• _Exercise requirements_: Rewrite the data from the line containing "From the image, does" to the line containing "4. the sandy beach", both included, as a Markdown table with the columns Row and Data line. Give each nonblank line its own numbered row, and omit blank lines.

§ §

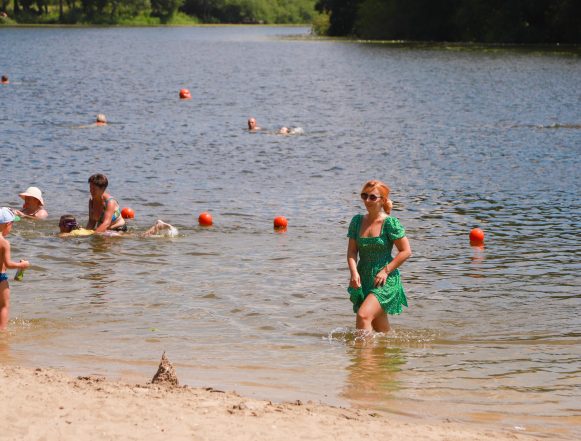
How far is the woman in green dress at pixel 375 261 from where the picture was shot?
9.66 meters


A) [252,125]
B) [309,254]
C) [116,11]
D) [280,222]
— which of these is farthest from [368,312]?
[116,11]

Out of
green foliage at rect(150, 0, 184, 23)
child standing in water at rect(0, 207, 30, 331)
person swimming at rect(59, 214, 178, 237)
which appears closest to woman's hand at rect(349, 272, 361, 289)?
child standing in water at rect(0, 207, 30, 331)

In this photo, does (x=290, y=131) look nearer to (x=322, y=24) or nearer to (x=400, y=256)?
(x=400, y=256)

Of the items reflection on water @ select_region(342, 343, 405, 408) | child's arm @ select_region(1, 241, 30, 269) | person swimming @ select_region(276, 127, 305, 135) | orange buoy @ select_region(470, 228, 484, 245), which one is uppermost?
child's arm @ select_region(1, 241, 30, 269)

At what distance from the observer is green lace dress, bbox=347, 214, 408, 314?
970 centimetres

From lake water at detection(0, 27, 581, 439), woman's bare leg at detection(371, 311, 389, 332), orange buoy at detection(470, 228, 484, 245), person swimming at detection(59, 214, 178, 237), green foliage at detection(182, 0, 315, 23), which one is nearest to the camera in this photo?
lake water at detection(0, 27, 581, 439)

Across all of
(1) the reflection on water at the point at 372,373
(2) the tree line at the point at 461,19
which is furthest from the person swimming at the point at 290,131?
(2) the tree line at the point at 461,19

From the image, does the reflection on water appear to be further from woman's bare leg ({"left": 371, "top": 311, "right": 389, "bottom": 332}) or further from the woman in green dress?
the woman in green dress

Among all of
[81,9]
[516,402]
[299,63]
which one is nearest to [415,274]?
[516,402]

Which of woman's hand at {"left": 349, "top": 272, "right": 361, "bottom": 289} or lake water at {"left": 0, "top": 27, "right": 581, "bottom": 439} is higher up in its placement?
woman's hand at {"left": 349, "top": 272, "right": 361, "bottom": 289}

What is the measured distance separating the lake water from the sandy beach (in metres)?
0.61

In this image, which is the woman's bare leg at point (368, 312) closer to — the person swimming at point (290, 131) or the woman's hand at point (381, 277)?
the woman's hand at point (381, 277)

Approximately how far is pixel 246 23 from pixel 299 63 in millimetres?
130246

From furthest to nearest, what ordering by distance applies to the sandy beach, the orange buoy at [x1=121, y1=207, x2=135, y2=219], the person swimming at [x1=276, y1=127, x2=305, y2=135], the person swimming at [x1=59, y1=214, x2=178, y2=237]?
1. the person swimming at [x1=276, y1=127, x2=305, y2=135]
2. the orange buoy at [x1=121, y1=207, x2=135, y2=219]
3. the person swimming at [x1=59, y1=214, x2=178, y2=237]
4. the sandy beach
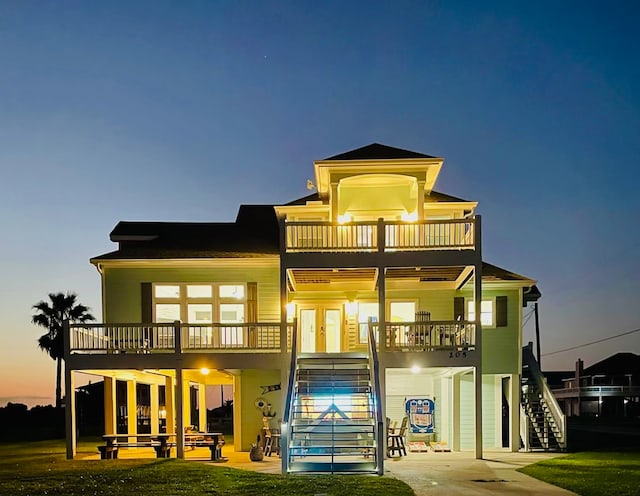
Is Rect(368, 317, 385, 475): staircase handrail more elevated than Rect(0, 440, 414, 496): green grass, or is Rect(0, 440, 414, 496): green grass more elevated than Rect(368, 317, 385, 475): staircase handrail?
Rect(368, 317, 385, 475): staircase handrail

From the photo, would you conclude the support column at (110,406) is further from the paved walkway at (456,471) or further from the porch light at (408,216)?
the porch light at (408,216)

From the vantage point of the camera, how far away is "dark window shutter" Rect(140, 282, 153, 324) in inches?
880

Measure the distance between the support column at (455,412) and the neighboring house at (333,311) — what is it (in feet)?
0.14

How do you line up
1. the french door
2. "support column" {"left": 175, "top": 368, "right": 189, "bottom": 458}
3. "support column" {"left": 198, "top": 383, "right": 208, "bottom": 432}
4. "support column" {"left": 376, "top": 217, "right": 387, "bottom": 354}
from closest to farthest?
1. "support column" {"left": 175, "top": 368, "right": 189, "bottom": 458}
2. "support column" {"left": 376, "top": 217, "right": 387, "bottom": 354}
3. the french door
4. "support column" {"left": 198, "top": 383, "right": 208, "bottom": 432}

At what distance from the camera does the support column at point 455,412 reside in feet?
68.2

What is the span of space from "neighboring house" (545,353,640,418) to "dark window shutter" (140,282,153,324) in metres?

§ §

• _Final result_:
| Row | Data line |
|---|---|
| 1 | From the image, does the reflection on water appear to be further from woman's bare leg ({"left": 371, "top": 311, "right": 389, "bottom": 332}) or further from the woman in green dress? |
| 2 | the woman in green dress |
| 3 | Among all of |
| 4 | [81,9] |
| 5 | [516,402] |
| 6 | [299,63] |
| 7 | which one is nearest to [415,274]? |
| 8 | [516,402] |
| 9 | Which of woman's hand at {"left": 349, "top": 272, "right": 361, "bottom": 289} or lake water at {"left": 0, "top": 27, "right": 581, "bottom": 439} is higher up in its placement? |
| 10 | woman's hand at {"left": 349, "top": 272, "right": 361, "bottom": 289} |
| 11 | What is the measured distance separating the lake water from the sandy beach (in metres)? |
| 12 | 0.61 |
| 13 | In this image, which is the woman's bare leg at point (368, 312) closer to — the person swimming at point (290, 131) or the woman's hand at point (381, 277)? |
| 14 | the woman's hand at point (381, 277) |
| 15 | Approximately how far is pixel 246 23 from pixel 299 63 in millimetres? |
| 16 | 130246 |
| 17 | From furthest to nearest, what ordering by distance applies to the sandy beach, the orange buoy at [x1=121, y1=207, x2=135, y2=219], the person swimming at [x1=276, y1=127, x2=305, y2=135], the person swimming at [x1=59, y1=214, x2=178, y2=237]? |
| 18 | 1. the person swimming at [x1=276, y1=127, x2=305, y2=135] |
| 19 | 2. the orange buoy at [x1=121, y1=207, x2=135, y2=219] |
| 20 | 3. the person swimming at [x1=59, y1=214, x2=178, y2=237] |
| 21 | 4. the sandy beach |